Chinese Word segmentation Search Tool under ASP.-Jieba.net

Source: Internet
Author: User

Jieba is a search library under Python, someone has migrated this library to the ASP. NET platform, can completely replace the lucene.net and Pangu participle collocation

The reason why write this, actually because yesterday interview, was asked to the website keyword search How do you do? I just said it. SQL fuzzy Query and SQL statement optimization, caching. Previous contact with the keyword participle, but there is no mature word search library in the. NET platform, unlike Java has Lucene, although also ported to. NET, but the update is slow. Before I learned Python, I noticed Python's word search and the word cloud, and wondered if there was a Python word retrieval library ported to. NET to check out the Python Jieba library.
The original introduction: Jieba Chinese participle. NET version: Jieba.net
. NET platform on the common sub-phrase pieces are pangu participle, but has not been updated for a long time. The most obvious is the built-in dictionary, Jieba's dictionary has 500,000 entries, and Pangu's dictionary is 170,000, which will result in a significantly different word segmentation effect. In addition, for the non-login word, Jieba "adopts the HMM model based on Chinese characters ' ability, using the Viterbi algorithm", the effect looks good.

Code Address Github:https://github.com/anderscui/jieba.net
We can search for downloads directly in VS2013 's NuGet Package Manager:

See the comments inside someone said, will work letter Maiden monthly through subordinate departments to tell the 24 switch and other technical device installation work participle test, can be divided well, I tested the next:

varSegmenter =NewJiebasegmenter (); Console.WriteLine ("Original Search statement: Work Letter Virgo officer every month through subordinate departments to explain the 24-port switch and other technical device installation work"); varSegments1 = Segmenter. Cut ("Work Letter Virgo officer every month through subordinate departments have to tell the 24-port switch and other technical device installation work", Cutall:true); Console.WriteLine ("[Full mode]: {0}",string. Join ("/ ", Segments1)); varSegments2 = Segmenter. Cut ("Work Letter Virgo officer every month through subordinate departments have to tell the 24-port switch and other technical device installation work");//default to exact modeConsole.WriteLine (""exact mode": {0}",string. Join ("/ ", segments2)); varSegments3 = Segmenter. Cut ("Work Letter Virgo officer every month through subordinate departments have to tell the 24-port switch and other technical device installation work");//The default is the exact mode, and the HMM model is also usedConsole.WriteLine (""New word recognition": {0}",string. Join ("/ ", Segments3)); varSEGMENTS4 = Segmenter. Cutforsearch ("Work Letter Virgo officer every month through subordinate departments have to tell the 24-port switch and other technical device installation work");//Search engine ModeConsole.WriteLine (""search engine mode": {0}",string.
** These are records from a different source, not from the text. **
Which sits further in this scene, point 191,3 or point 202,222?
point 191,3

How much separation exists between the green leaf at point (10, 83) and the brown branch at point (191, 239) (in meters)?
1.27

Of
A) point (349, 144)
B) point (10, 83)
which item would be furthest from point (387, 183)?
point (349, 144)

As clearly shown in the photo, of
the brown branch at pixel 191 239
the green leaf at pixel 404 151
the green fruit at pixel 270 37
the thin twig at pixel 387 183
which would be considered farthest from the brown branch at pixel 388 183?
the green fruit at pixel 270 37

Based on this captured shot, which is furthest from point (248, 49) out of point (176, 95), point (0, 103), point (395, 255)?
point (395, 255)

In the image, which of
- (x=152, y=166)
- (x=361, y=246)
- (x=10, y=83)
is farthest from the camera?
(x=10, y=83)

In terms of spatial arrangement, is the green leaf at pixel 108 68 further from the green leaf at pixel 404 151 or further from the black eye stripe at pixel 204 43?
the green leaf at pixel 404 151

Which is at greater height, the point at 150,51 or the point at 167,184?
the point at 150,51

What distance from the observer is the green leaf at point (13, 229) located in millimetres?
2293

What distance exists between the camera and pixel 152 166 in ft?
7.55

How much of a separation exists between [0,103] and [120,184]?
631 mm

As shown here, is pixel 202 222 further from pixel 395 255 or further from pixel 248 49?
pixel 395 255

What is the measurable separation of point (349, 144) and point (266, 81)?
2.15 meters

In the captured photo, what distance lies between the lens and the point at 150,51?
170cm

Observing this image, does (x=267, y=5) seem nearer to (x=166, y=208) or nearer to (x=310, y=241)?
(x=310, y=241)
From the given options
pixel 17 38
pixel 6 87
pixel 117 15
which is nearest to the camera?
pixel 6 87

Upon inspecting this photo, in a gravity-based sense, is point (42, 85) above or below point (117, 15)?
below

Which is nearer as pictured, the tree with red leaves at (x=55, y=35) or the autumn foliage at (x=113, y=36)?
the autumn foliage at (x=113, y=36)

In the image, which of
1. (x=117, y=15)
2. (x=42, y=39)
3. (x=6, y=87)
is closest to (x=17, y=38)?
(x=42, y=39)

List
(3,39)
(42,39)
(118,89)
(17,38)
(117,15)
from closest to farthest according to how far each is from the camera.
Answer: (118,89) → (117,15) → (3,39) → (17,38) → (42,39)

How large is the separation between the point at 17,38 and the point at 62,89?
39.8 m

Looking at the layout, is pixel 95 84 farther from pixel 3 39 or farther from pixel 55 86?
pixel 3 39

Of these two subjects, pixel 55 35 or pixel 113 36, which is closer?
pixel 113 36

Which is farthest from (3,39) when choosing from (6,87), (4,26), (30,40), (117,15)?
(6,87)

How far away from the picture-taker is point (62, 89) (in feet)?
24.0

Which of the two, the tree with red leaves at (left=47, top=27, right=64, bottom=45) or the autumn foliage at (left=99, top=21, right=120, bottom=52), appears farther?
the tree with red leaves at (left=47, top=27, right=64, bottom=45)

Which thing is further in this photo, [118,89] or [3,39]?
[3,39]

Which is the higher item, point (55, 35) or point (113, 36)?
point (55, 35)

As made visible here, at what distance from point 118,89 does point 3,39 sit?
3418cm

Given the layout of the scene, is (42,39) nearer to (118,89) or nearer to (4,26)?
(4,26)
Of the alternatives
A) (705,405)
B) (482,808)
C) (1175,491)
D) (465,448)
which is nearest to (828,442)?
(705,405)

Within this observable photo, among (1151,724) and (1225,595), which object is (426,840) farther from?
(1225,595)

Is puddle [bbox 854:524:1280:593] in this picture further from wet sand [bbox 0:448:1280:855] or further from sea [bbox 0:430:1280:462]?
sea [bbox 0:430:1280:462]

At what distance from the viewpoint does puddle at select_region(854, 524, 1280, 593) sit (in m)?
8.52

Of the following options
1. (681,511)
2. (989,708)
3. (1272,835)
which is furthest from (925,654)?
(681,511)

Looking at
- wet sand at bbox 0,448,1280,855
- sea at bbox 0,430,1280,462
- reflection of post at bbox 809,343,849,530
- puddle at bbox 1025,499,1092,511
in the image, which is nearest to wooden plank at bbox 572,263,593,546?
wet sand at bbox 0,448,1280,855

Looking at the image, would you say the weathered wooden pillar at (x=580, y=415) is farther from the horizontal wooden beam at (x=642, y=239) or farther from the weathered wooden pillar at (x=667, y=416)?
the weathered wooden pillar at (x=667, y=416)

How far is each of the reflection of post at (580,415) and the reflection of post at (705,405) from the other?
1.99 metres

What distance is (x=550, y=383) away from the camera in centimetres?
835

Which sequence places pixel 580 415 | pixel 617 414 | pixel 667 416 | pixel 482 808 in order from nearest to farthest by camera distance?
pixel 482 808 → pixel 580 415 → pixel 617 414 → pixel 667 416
Join ("/ ", SEGMENTS4)); varSEGMENTS5 = Segmenter. Cut ("Work Letter Virgo officer every month through subordinate departments have to tell the 24-port switch and other technical device installation work"); Console.WriteLine (""Ambiguity cancellation": {0}",string. Join ("/ ", SEGMENTS5)); Console.read ();

Operation Result:

Well, except for the full pattern, the rest of us will be able to meet the order we read.

Chinese Word segmentation Search Tool under ASP.-Jieba.net

Contact Us

The content source of this page is from Internet, which doesn't represent Alibaba Cloud's opinion; products and services mentioned on that page don't have any relationship with Alibaba Cloud. If the content of the page makes you feel confusing, please write us an email, we will handle the problem within 5 days after receiving your email.

If you find any instances of plagiarism from the community, please send an email to: info-contact@alibabacloud.com and provide relevant evidence. A staff member will contact you within 5 working days.

A Free Trial That Lets You Build Big!

Start building with 50+ products and up to 12 months usage for Elastic Compute Service

  • Sales Support

    1 on 1 presale consultation

  • After-Sales Support

    24/7 Technical Support 6 Free Tickets per Quarter Faster Response

  • Alibaba Cloud offers highly flexible support services tailored to meet your exact needs.